5G Measurement in Hyvinkää Finland

Build the Grid

To turn this data into a density map we will first need a grid. Then we can assign the 5G measurement value of the closest nearby property to each centroid.

# get extent of polygon's bounds
min_x_poly, min_y_poly, max_x_poly, max_y_poly = hyvinkaa.total_bounds

# create bounding box
LB = (min_y_poly,min_x_poly)  # Left Bottom
LT = (max_y_poly,min_x_poly)  # Left Top
RB = (min_y_poly,max_x_poly)  # Right Bottom
RT = (max_y_poly,max_x_poly)  # Right Top
# calculate the longitude distance and latitude distance
max_longitude_distance = geopy.distance.distance(LT,RT).km 
max_latitude_distance= geopy.distance.distance(RB,RT).km

# create the grid interval as 10 meters
longitude_interval = geopy.distance.distance(kilometers=0.01)
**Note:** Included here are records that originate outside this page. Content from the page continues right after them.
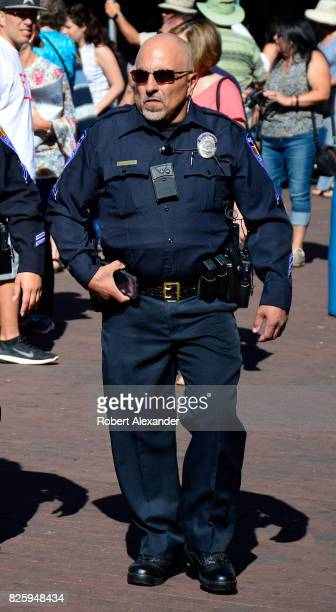 Santa Fe New Mexico police officer walks through the historic Plaza in Santa Fe New Mexico during a festival in the capital city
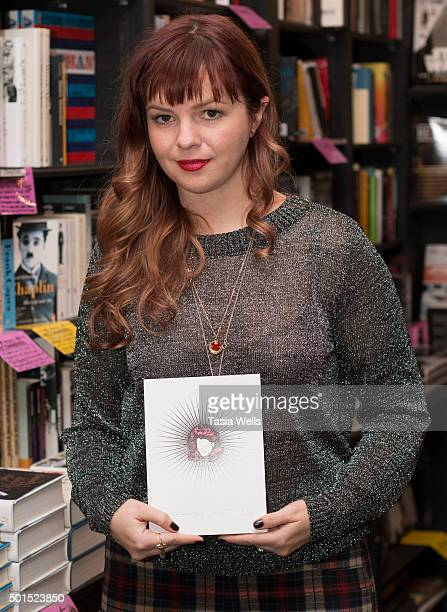 Actress/author Amber Tamblyn poses at her book signing for Dark Sparkler at Book Soup on December 15 2015 in West Hollywood California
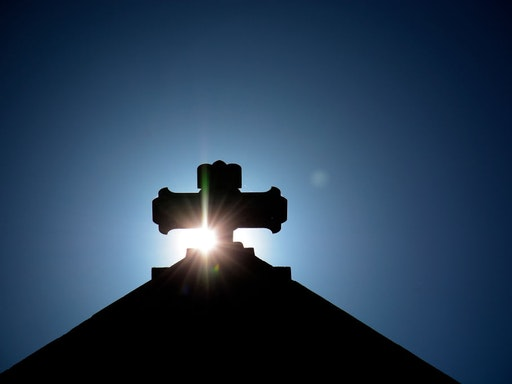 SANTA FE, NM - JULY 29, 2017: The morning sun rises behind a stone cross atop The Cathedral Basilica of St. Francis of Assisi, commonly known as Saint Francis Cathedral, in Santa Fe, New Mexico. Built between 1869 and 1886, the Roman Catholic Church is the mother church of the Archdiocese of Santa Fe. (Photo by Robert Alexander/Getty Images)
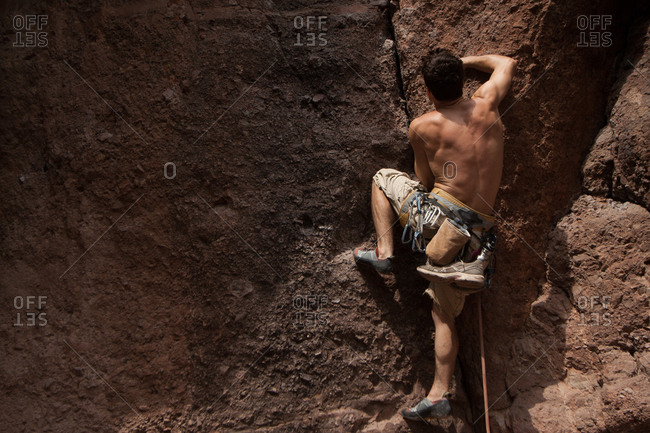 Shirtless man climbing on a cliff in Pinnacles National Monument, USA
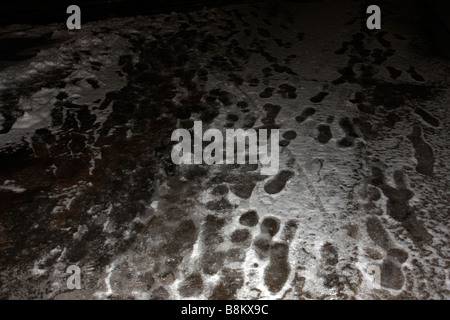 Footprints in snow and ice on pavement concrete in dark - Stock Photo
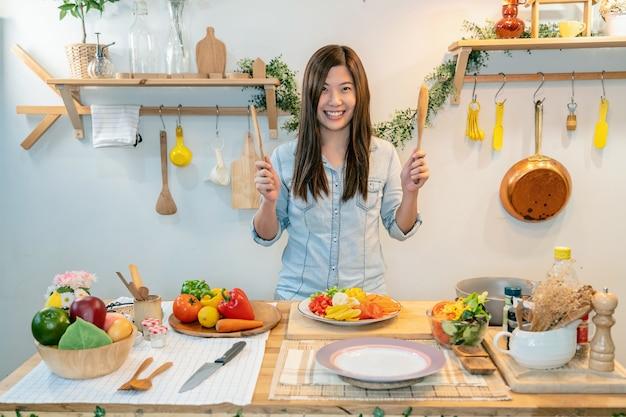 Aziatische jonge koken en presenteren de salade op de plaats in de moderne keuken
# calculate how many grids are need along longitude and latitude domain
grid=longitude_interval.km
n_longitude_grid_points = int(float(max_longitude_distance)/grid)
n_latitude_grid_points  = int(float(max_latitude_distance)/grid)
latitude_interval_degrees = (max_y_poly - min_y_poly)/n_latitude_grid_points
# greate a list of points
points = []

# build the grid
for j in range(n_latitude_grid_points): # Vertical 
    # start from bottom left (LB)
    start = (min_y_poly+(j*latitude_interval_degrees),min_x_poly)
    for i in range(n_longitude_grid_points): # Horizontal
        # Calculate the next point in the longitude direction 
        lon_offset = longitude_interval.destination(start, bearing=90). \
                      longitude - start[1]
        next_point = (start[0], start[1] + lon_offset)        
        points.append(next_point)        
        start = next_point

# Make a GeoDataFrame which will hold the grid
points = [(point[1], point[0]) for point in points]
points_gdf = [Point(point) for point in points] 
grid = gpd.GeoDataFrame(geometry=points_gdf, crs='epsg:4326')
# Create subplots
fig, ax = plt.subplots(1, 1, figsize = (10, 10))

# Stylize plots
plt.style.use('bmh')

# Plot data
hyvinkaa.plot(ax = ax, color = 'bisque', edgecolor = 'dimgray')
grid.plot(ax = ax, marker = 'o', color = 'limegreen', markersize = 0.005)
<Axes: >

Grid map

# Perform a spatial join between the two GeoDataFrames
joined = gpd.sjoin(grid, hyvinkaa, how='inner')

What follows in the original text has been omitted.